--- START DATA TO PROCESS ---

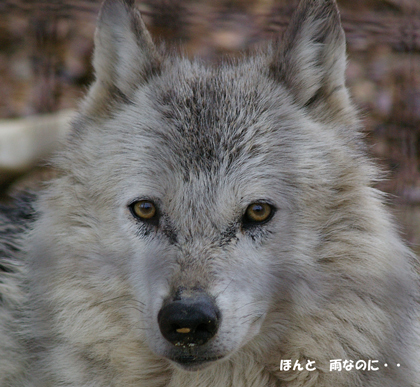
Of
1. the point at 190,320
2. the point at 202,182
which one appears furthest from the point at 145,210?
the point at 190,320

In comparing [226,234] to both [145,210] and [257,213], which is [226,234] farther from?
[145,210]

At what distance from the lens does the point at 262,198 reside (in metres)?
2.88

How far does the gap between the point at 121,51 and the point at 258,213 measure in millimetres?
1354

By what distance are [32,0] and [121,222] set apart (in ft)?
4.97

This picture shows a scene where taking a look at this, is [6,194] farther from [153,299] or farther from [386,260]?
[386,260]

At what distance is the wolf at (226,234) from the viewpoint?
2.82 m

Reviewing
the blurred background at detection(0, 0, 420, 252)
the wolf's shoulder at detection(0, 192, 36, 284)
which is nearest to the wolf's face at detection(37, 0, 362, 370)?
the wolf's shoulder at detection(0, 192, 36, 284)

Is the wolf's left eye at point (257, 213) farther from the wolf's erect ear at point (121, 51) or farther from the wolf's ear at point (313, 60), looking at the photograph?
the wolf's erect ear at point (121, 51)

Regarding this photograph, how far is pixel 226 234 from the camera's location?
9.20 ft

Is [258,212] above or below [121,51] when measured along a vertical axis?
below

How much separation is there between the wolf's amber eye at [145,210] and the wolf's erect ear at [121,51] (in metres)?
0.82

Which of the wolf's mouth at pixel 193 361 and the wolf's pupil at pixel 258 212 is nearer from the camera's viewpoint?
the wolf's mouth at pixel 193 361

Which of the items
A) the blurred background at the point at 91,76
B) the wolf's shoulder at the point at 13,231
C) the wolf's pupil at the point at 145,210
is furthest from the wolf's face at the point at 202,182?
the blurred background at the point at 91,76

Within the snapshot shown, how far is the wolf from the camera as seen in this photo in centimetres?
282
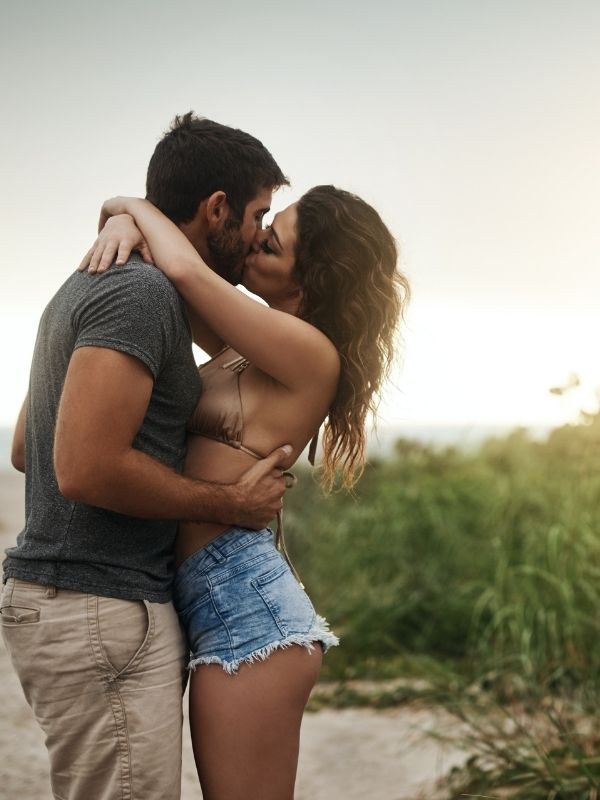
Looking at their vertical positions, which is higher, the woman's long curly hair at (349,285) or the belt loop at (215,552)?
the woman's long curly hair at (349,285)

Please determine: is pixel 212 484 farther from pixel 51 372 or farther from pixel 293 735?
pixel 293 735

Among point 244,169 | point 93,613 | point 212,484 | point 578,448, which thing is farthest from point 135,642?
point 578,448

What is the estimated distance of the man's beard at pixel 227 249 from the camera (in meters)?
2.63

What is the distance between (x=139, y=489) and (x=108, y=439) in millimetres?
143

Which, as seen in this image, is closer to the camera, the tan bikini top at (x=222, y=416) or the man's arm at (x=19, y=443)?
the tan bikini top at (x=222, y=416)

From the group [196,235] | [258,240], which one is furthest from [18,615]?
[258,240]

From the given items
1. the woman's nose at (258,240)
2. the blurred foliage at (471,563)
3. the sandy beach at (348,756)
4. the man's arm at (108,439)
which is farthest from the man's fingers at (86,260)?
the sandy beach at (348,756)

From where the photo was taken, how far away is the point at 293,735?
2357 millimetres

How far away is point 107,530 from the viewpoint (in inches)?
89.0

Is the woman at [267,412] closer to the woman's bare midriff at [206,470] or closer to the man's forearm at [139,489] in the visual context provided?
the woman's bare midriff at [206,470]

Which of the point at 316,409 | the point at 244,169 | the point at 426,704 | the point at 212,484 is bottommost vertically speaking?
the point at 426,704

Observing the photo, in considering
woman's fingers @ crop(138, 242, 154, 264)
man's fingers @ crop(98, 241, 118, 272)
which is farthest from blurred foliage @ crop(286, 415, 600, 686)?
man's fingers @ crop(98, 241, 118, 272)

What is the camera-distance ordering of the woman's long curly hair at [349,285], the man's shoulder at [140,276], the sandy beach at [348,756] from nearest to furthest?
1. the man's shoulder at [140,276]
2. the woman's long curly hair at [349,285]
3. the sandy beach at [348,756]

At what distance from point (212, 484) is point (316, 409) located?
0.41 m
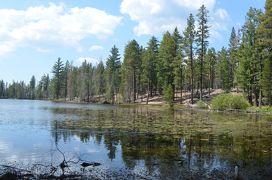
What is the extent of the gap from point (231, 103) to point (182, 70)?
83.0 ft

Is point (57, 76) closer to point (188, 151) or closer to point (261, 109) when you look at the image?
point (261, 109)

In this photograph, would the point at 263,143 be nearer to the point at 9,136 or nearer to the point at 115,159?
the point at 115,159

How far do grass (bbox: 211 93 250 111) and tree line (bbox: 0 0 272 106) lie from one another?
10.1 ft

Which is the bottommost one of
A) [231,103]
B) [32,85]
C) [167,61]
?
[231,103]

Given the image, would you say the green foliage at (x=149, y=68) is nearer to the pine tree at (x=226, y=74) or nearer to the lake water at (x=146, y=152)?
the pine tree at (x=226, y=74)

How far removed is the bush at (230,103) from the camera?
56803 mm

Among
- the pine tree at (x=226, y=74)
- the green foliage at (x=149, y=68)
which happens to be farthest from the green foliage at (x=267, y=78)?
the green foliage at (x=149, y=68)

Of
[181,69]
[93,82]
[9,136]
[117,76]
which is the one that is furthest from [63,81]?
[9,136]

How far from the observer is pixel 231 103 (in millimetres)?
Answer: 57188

--- END DATA TO PROCESS ---
--- START DATA TO PROCESS ---

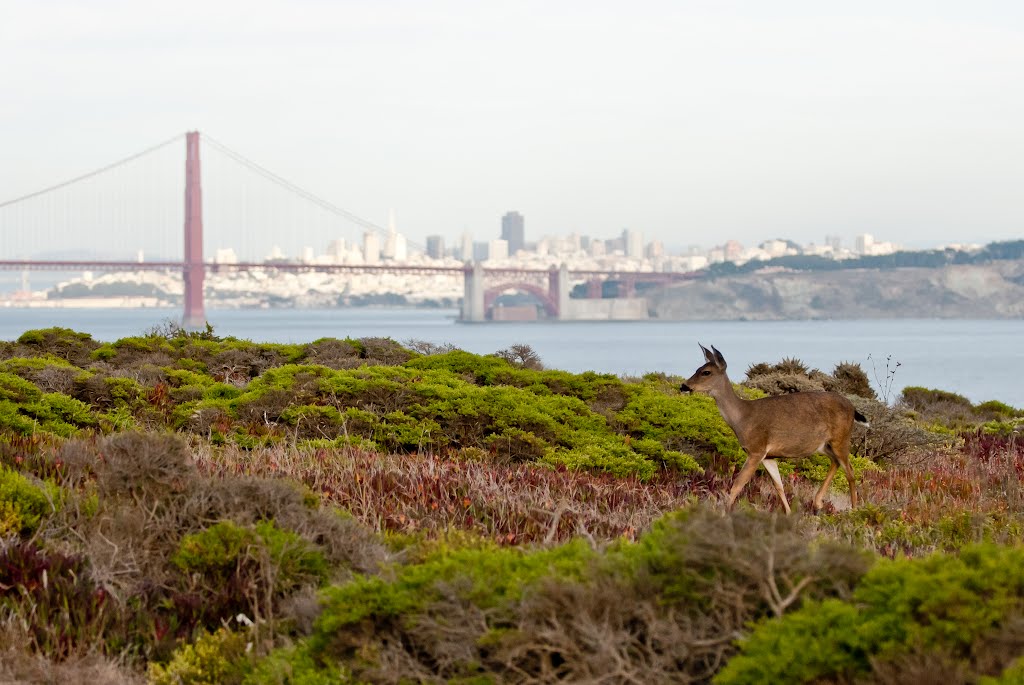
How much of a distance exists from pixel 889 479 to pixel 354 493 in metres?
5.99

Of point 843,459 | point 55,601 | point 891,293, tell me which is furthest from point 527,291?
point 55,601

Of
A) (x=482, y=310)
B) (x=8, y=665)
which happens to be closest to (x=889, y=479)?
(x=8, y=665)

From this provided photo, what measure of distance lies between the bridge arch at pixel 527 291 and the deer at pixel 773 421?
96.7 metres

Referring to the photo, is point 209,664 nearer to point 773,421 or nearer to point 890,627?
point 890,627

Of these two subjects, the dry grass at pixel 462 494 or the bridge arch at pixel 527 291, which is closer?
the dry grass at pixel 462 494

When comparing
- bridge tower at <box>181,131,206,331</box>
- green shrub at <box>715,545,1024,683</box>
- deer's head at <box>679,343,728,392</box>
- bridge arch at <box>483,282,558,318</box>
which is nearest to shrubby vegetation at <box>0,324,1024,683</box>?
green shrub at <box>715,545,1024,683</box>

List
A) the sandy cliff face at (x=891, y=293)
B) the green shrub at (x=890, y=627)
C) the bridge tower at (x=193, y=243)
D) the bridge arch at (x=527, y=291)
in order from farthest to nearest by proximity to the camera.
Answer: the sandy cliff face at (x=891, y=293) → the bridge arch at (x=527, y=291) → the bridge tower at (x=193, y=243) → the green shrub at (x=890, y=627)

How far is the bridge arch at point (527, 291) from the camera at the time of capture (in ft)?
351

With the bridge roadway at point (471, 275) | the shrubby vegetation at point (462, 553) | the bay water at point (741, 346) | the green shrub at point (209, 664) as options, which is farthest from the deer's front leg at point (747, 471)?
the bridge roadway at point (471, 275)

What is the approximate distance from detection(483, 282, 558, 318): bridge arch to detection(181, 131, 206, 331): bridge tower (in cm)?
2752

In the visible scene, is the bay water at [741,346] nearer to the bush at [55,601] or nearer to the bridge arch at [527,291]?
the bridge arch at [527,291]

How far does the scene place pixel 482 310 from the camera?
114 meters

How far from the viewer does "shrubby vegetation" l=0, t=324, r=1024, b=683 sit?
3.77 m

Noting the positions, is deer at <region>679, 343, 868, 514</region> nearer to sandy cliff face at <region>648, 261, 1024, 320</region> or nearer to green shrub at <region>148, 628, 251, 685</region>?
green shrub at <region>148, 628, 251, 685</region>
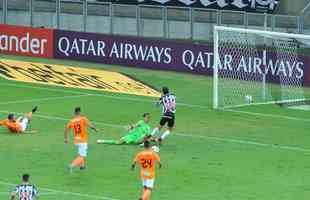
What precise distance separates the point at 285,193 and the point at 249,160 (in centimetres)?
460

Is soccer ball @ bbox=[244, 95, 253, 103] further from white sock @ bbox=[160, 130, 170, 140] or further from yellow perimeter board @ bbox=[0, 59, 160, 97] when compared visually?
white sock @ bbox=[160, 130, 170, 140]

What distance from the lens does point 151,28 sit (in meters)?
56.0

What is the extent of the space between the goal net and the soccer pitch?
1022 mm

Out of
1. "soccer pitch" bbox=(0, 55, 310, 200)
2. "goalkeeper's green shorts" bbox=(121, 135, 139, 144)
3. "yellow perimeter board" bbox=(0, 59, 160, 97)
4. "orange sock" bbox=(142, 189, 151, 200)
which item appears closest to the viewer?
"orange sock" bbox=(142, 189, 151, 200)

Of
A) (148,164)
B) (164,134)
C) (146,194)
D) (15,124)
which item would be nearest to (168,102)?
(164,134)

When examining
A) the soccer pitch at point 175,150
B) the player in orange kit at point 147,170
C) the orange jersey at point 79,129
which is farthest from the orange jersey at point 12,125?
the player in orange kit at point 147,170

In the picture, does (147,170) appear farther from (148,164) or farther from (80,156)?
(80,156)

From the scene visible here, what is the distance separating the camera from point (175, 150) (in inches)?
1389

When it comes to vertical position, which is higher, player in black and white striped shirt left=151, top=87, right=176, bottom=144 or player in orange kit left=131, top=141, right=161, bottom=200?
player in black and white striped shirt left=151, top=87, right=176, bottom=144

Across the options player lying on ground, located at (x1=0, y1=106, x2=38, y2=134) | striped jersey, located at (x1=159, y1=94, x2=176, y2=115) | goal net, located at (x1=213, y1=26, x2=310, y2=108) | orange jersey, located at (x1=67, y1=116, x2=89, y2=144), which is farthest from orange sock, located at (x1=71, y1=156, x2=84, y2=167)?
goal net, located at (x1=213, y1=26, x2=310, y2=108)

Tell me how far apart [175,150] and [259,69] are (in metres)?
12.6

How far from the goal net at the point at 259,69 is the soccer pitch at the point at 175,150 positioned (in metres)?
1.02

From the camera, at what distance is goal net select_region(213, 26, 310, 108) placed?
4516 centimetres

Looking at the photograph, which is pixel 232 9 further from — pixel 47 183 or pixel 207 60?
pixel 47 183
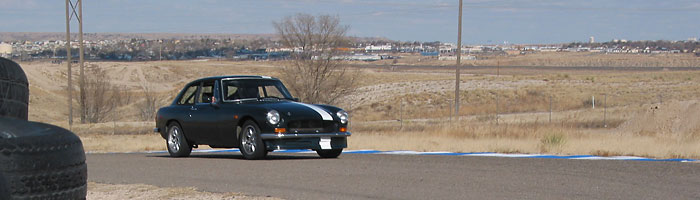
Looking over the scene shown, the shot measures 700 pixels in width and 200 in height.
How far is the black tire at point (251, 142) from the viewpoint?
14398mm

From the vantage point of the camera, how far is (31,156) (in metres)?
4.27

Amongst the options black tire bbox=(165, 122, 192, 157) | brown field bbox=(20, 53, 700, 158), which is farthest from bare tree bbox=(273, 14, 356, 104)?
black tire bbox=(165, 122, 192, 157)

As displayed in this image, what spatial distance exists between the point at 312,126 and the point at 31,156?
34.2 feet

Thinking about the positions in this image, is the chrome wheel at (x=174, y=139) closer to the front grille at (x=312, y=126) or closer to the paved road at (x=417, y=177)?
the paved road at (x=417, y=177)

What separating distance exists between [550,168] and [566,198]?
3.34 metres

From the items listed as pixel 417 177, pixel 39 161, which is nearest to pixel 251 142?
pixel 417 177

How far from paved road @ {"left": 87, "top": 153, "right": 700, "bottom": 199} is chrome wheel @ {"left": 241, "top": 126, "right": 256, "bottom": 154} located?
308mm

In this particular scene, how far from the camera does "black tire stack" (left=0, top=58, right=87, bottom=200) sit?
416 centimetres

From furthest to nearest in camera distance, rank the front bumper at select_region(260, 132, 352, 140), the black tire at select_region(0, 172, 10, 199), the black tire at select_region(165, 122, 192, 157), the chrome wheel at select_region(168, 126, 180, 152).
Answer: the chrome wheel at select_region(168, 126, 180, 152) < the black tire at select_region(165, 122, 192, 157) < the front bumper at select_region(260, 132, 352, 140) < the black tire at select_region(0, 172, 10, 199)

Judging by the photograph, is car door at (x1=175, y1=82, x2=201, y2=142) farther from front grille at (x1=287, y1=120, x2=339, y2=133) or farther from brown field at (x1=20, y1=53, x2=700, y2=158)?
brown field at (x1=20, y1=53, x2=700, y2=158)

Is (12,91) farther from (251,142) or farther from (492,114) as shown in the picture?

--- END DATA TO PROCESS ---
--- START DATA TO PROCESS ---

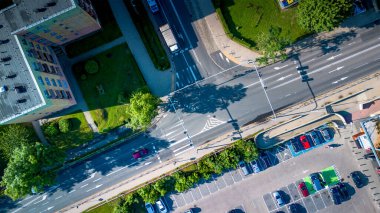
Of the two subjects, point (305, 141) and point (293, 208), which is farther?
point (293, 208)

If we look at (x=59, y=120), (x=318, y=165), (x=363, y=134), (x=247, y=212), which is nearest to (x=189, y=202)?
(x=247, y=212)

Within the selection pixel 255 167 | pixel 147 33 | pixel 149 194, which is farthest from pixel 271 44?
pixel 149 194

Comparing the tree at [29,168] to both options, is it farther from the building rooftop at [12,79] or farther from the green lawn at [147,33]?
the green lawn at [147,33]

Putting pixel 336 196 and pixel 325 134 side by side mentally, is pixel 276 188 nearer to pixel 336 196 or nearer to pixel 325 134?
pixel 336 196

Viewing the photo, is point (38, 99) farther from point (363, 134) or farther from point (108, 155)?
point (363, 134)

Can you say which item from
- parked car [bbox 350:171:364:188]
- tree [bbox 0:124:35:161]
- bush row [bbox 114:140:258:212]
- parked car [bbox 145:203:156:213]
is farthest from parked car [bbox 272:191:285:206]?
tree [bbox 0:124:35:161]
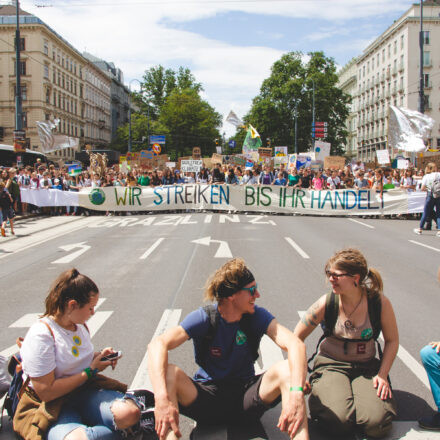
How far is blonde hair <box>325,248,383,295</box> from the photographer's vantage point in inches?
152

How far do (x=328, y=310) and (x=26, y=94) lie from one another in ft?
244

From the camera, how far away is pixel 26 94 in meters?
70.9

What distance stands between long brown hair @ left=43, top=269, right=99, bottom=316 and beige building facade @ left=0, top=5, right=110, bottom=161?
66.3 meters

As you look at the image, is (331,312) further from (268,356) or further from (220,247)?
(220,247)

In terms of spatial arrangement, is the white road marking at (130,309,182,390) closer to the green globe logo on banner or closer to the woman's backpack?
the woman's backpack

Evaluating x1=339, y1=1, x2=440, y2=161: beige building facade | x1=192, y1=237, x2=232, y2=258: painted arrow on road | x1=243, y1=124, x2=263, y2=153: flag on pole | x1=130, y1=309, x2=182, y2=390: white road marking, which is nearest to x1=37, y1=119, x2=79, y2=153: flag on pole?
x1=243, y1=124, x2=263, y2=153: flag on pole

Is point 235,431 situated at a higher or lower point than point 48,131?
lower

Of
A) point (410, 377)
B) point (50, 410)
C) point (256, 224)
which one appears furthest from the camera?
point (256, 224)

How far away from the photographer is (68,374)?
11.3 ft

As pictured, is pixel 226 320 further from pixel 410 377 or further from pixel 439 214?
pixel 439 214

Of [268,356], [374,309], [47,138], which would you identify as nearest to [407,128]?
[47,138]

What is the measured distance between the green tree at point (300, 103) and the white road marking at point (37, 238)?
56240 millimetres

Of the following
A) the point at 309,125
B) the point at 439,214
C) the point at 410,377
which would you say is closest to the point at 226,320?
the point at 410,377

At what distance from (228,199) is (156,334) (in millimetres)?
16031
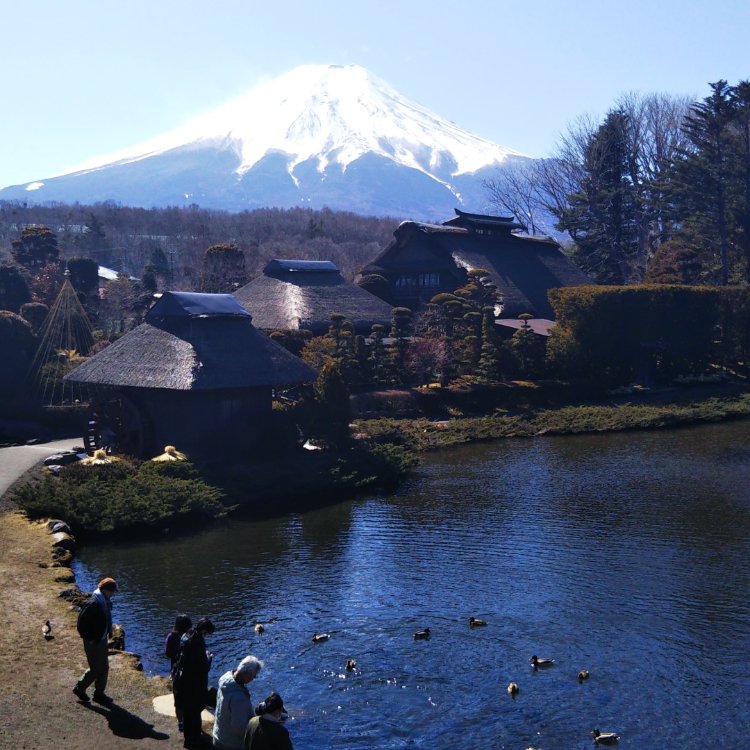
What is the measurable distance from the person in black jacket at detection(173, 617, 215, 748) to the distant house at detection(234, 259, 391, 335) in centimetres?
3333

--- END DATA TO PROCESS ---

TASK OBJECTIVE: Lay out the lines from the one containing "Evaluating x1=339, y1=1, x2=440, y2=161: beige" up to and including the one containing "56240 millimetres" as a JSON list of strings, with one string per line and blank lines left out.

TASK SOLUTION:
[
  "Evaluating x1=339, y1=1, x2=440, y2=161: beige building facade | x1=192, y1=237, x2=232, y2=258: painted arrow on road | x1=243, y1=124, x2=263, y2=153: flag on pole | x1=130, y1=309, x2=182, y2=390: white road marking, which is nearest to x1=37, y1=119, x2=79, y2=153: flag on pole?",
  "x1=243, y1=124, x2=263, y2=153: flag on pole",
  "Is point 235,431 situated at a higher or lower point than point 48,131?",
  "lower",
  "Of",
  "A) point (410, 377)",
  "B) point (50, 410)",
  "C) point (256, 224)",
  "which one appears furthest from the camera?",
  "point (256, 224)",
  "How far away from the photographer is (68,374)?",
  "11.3 ft",
  "As pictured, is pixel 226 320 further from pixel 410 377 or further from pixel 439 214?",
  "pixel 439 214",
  "Of [268,356], [374,309], [47,138], which would you identify as nearest to [407,128]?",
  "[47,138]",
  "What is the measured distance between the green tree at point (300, 103) and the white road marking at point (37, 238)?",
  "56240 millimetres"
]